Passage to read ::
School for African Americans closed when county schools were desegregated
Eight new historical highway markers have been authorized by the Commonwealth of Virginia — one of which will be erected on Piedmont Avenue in the town of Washington, drawing attention to the former Washington Rosenwald School.
Washington Rosenwald School was built in 1924 after the Parents’ Civic League, a local African American organization, donated land to the school district. Financial contributions to construct the two-teacher school came from the black community ($1,200), the county ($1,600), and the Julius Rosenwald Fund ($700), which also supplied the building plans, according to the Virginia Department of Historic Resources.
The long-abandoned school, where during segregation many of the county’s African Americans received their educations, is located at 267 Piedmont Avenue. The roadside marker will likely be erected by VDOT directly in front of the school, Virginia Historic Resources spokesman Randy Jones told the Rappahannock News this week.
William Metcalf, who resides on Piedmont Avenue and owns the old Washington school, is listed as the forthcoming marker’s sponsor.

Written instruction a ::
Retype the records without any change, from the line with "Given the objects" to the line with "Answer: the palm", both included.
The article and the records have nothing to do with each other.

Supplied records ::
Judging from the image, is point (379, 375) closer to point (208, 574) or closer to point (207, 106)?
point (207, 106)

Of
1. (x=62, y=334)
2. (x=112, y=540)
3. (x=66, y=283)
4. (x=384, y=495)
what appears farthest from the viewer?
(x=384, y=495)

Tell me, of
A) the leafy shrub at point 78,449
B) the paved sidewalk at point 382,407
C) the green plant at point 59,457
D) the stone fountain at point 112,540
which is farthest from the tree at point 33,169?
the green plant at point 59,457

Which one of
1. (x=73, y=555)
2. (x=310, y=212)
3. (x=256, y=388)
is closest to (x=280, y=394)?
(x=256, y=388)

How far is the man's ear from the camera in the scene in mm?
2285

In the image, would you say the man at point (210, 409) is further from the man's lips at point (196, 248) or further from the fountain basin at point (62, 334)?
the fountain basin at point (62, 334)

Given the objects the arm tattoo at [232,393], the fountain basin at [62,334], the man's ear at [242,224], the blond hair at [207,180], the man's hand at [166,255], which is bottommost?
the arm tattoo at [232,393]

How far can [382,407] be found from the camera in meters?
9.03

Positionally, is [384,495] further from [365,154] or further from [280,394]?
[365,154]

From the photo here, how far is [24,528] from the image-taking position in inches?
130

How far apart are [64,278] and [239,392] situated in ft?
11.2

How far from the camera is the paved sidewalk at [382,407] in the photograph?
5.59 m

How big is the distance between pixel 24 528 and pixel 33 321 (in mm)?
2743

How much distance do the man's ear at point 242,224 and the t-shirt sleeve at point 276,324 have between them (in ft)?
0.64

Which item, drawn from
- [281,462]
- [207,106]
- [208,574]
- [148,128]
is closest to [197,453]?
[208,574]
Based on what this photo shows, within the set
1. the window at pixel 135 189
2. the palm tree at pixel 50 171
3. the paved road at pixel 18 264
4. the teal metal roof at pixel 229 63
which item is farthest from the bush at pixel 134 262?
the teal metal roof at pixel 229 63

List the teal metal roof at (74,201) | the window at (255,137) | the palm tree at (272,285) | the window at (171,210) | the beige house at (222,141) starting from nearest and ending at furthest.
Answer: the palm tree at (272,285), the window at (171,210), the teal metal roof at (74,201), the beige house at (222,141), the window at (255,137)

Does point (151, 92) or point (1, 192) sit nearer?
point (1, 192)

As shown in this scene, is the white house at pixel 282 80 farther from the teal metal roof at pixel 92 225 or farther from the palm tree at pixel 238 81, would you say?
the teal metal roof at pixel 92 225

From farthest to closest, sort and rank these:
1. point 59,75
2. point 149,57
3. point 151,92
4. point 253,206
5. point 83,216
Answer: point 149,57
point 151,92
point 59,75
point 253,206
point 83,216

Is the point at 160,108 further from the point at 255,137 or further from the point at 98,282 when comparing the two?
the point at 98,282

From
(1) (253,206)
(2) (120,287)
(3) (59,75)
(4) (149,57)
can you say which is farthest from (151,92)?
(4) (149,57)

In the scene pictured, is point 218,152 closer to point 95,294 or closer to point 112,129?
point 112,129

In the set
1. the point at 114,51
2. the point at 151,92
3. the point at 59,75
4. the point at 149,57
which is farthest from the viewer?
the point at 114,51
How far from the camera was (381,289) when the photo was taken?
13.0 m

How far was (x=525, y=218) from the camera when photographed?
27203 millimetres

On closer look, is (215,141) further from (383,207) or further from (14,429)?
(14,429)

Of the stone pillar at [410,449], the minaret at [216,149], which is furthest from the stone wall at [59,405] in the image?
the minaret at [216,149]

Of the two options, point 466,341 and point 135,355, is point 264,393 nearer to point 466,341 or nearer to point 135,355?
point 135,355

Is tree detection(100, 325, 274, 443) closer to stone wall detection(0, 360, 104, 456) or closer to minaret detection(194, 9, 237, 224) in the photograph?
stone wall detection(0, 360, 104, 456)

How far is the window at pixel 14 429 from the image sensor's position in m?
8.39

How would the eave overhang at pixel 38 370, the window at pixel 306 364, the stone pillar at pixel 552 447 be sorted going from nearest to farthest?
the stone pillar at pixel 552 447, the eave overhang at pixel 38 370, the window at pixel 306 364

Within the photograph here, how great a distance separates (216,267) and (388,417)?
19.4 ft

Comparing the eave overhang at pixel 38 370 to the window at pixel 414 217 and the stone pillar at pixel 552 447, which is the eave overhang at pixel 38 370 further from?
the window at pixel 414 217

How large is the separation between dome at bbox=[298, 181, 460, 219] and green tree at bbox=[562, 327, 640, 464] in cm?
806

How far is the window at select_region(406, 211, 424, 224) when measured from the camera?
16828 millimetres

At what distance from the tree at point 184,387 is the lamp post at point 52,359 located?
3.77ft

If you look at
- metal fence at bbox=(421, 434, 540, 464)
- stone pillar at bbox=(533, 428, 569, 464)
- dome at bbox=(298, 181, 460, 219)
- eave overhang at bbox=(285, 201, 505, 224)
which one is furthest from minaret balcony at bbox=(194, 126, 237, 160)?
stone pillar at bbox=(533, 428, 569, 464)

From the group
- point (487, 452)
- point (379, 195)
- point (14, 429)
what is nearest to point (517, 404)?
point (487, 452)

Written instruction b ::
Sum up the article about the school marker in two sentences.

Correct answer a ::
Given the objects the arm tattoo at [232,393], the fountain basin at [62,334], the man's ear at [242,224], the blond hair at [207,180], the man's hand at [166,255], which is bottommost?
the arm tattoo at [232,393]

How far can [382,407] be found from the camera in meters?
9.03

Positionally, is [384,495] further from [365,154] or further from [280,394]?
[365,154]

From the photo here, how far is [24,528] from the image-taking position in inches?
130

How far apart are [64,278] and [239,392] situated in ft?
11.2

How far from the camera is the paved sidewalk at [382,407] in the photograph?
5.59 m

How big is the distance between pixel 24 528 and pixel 33 321 (in mm)?
2743

How much distance do the man's ear at point 242,224 and the t-shirt sleeve at point 276,324 have between them (in ft)?
0.64

Which item, drawn from
- [281,462]
- [207,106]
- [208,574]
- [148,128]
is closest to [197,453]?
[208,574]
Based on what this photo shows, within the set
1. the window at pixel 135 189
2. the palm tree at pixel 50 171
3. the paved road at pixel 18 264
4. the teal metal roof at pixel 229 63
which item is farthest from the bush at pixel 134 262?
the teal metal roof at pixel 229 63

List the teal metal roof at (74,201) | the window at (255,137) | the palm tree at (272,285) | the window at (171,210) | the beige house at (222,141) starting from nearest and ending at furthest.
Answer: the palm tree at (272,285), the window at (171,210), the teal metal roof at (74,201), the beige house at (222,141), the window at (255,137)

Correct answer b ::
Virginia has authorized eight new historical highway markers, one of which will go on Piedmont Avenue in the town of Washington to draw attention to the former Washington Rosenwald School. That school was built in 1924 with money from the black community, the county, and the Julius Rosenwald Fund, and the marker, sponsored by the school's owner William Metcalf, will likely be erected by VDOT directly in front of it.